Overview
Academic dishonesty in programming courses is evolving. Students now disguise plagiarism with methods like variable renaming, loop/recursion swaps, or library substitution.
This project builds a multilayered AI system that catches plagiarism at different levels:
- Token similarity → compare tokens (words, numbers, characters)
- Semantic similarity → compare code logic
- Output similarity → Compare program/snippet outputs across test cases
- Ensemble layer → Combine all three above into one classifier
Final product: a program where a user can upload/paste two Python files and receive a plagiarism risk score + breakdown.
How It Works
- Token Check → TF-IDF vectorization of code, take cosine similarity.
- Semantic Check → CodeBERT embeddings to capture deeper logic similarity, take cosine similarity.
- Output Check → Run both snippets on sandboxed inputs and compare outputs, take (# of matching outputs) / (total test cases) as score.
- Meta Classifier → Combine the above similarity scores into one feature vector and feed into MLP. MLP outputs final classification.
Development Environment Setup
Requirements
- Python 3.9+
- 1 NVIDIA GPU
Core Libraries installation
Paste in terminal: pip install pandas scikit-learn torch transformers scipy streamlit
Dataset Access
The Stack (HuggingFace)
Synthetic plagiarized pairs will be created for training labels. 50/50 ratio of plaigiarized and non-plagiarized pairs.
Git / Repo Workflow
Clear branch naming. eg. feature/token-sim, bugfix/output-check, experiment/codebert-v2
Commits: Use imperative mood (e.g., Add output checker).
Pull Requests: Must pass tests + review by 1 other dev.
Behavioural
Show up prepared to weekly syncs.
Push reproducible code (scripts + requirements).
Document experiments so others can replicate.
Naming Convention
Use snake case for file names.
Camel case for everything else (variables, classes, etc).
Acceptance Criteria
≥ 85% accuracy on held-out test pairs (plagiarised and non-plagiarised pairs)

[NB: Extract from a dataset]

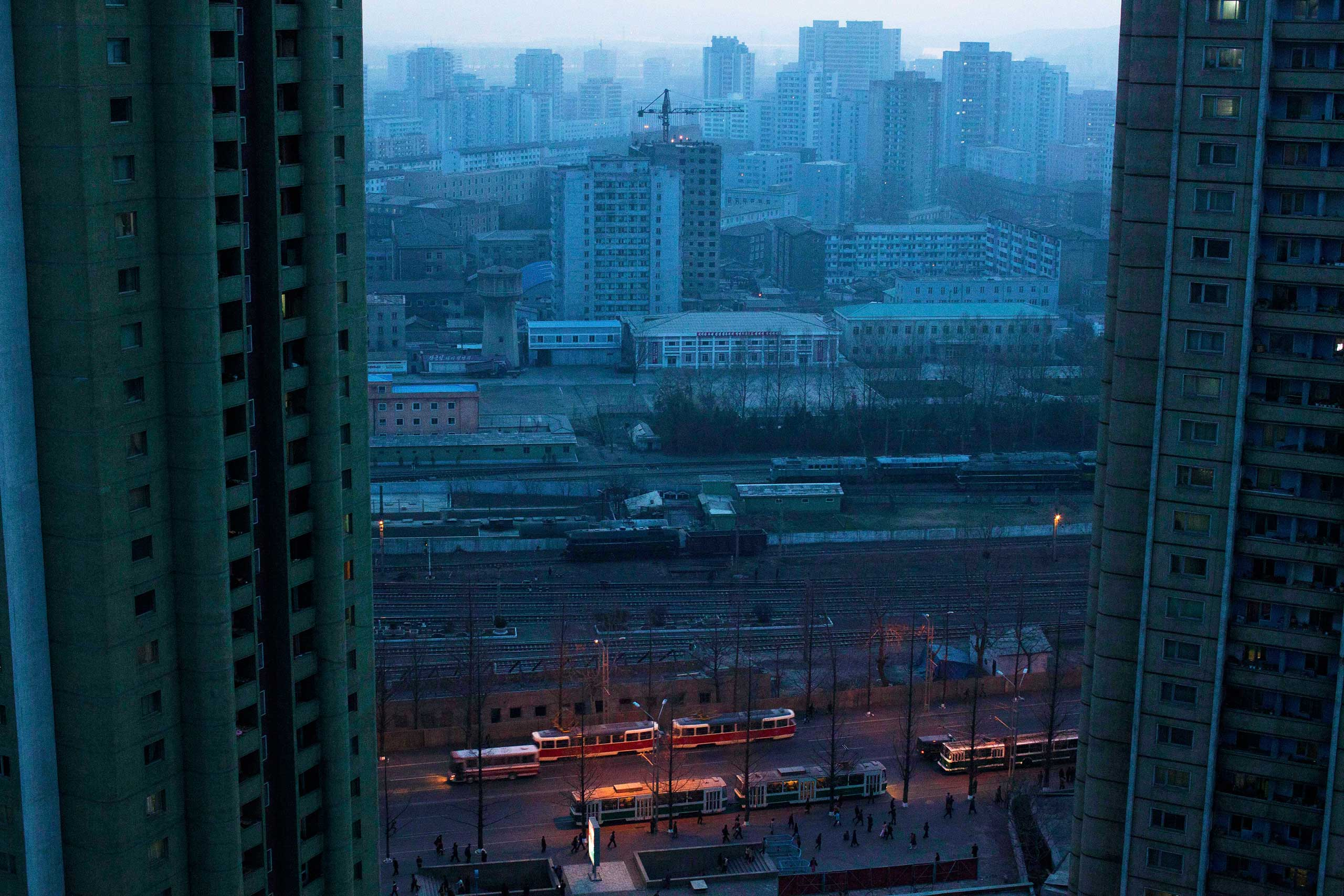 April 12, 2011. Central Pyongyang at dusk through a hotel room window.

Detect ≥ 70% of difficult cases (renaming, reordering, recursion vs iteration, built in vs self made functions)
Runtime ≤ 5s per comparison on a laptop
Repo Structure
code_plagiarism_detector/
├── data/ # datasets, generated pairs
├── models/ # saved model weights
├── src/
│ ├── token_sim.py # token similarity (TF-IDF + cosine)
│ ├── semantic_sim.py # semantic similarity (CodeBERT)
│ ├── output_check.py # output similarity (sandboxed execution)
│ ├── ensemble.py # combines token, semantic, output scores
│ └── utils/ # helper functions
├── ui/ # Front End
├── tests/ # unit + integration tests
├── docs/ # documentation, experiment logs
├── requirements.txt # project dependencies
└── README.md